On race morning, I went out a little conservative, holding a judicious pace up the long climb to Corral. I felt good, and took off down the Backbone trail reeling in Guillaume and Seth. Things seemed to be going alright, but as I hit technical patches of trail, my toe winced and caused me to run on the sides of my feet. So, when I hit a fateful piece of rutted out sandstone before Encinal Road, I rolled it damn good, a good 160 degree sprain.
Photo by Billy Yang
To put it in perspective, being a forefoot runner and trying to avoid you big toe is like being a pianist and not using your index finger. You can get by, but you're dramatically held back. So, one might say that this toe injury was the root cause of my ankle sprain today.. But, a quality audit would proceed with the 5-Why statement and then ask, why did I stub my toe?

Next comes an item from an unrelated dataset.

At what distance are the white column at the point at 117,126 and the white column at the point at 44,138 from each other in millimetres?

On the day it happened, I was tired and flustered, and trying to fake a good 20 mile run. Asking why again, I'd have to come out and say that I wasn't focusing enough on my running, and asking why again, I'd say I was taking it for granted. I was achieving fitness last spring that seemed to be indicative of advancement to the best fitness of my life. The kind of abilities that I was proving real talent and prowess to myself.

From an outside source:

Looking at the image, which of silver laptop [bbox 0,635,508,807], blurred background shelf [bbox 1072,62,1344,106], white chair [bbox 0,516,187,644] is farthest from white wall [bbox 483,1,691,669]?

However, training is like a race, and no one gets points or trophies for being the first to the top of a climb (okay, there are KOM purses, but they're dumb, so stop doing that RD's). So, if I had the endurance to run all day after running 5 hundred mile weeks, then where was the strength training to make my knees tougher, the speed work to make me for efficient in the flats, the rolling and stretching to avoid injuries. Instead, I kept my head down and kept running more endurance miles to the point that my adrenals stopped caring (they were literally like "meh" for the first 50 miles of the biggest race of my life).
I think once I over-trained, I lost momentum and stop trying to innovate and figure out ways to keep going fast. To be perfectly honest, becoming a better runner through running a lot of miles is like painting a picture with just a ton of paint. Yeah, you can paint a picture, but it's going to turn brown. I think initially it's part of the most obvious equation that makes new ultra runners good from the outset. After that, the miles take their toll and they cause a uphill stride to be a little softer, turnover a little slower, and a downhill to be a little more cautious.
For me at 28 years old, 7 years in the sport, 40+ ultras, 50,000+ miles on my legs, I'm not exactly ready to retire and accept injuries. Sure, it makes sense why stuff happens when I'm tired or not focused, but it's not enough to convince me that I won't set much more PR's.
With that, I'm going to bed, getting up, cross training, working on a training plan, and moving on. Motivated.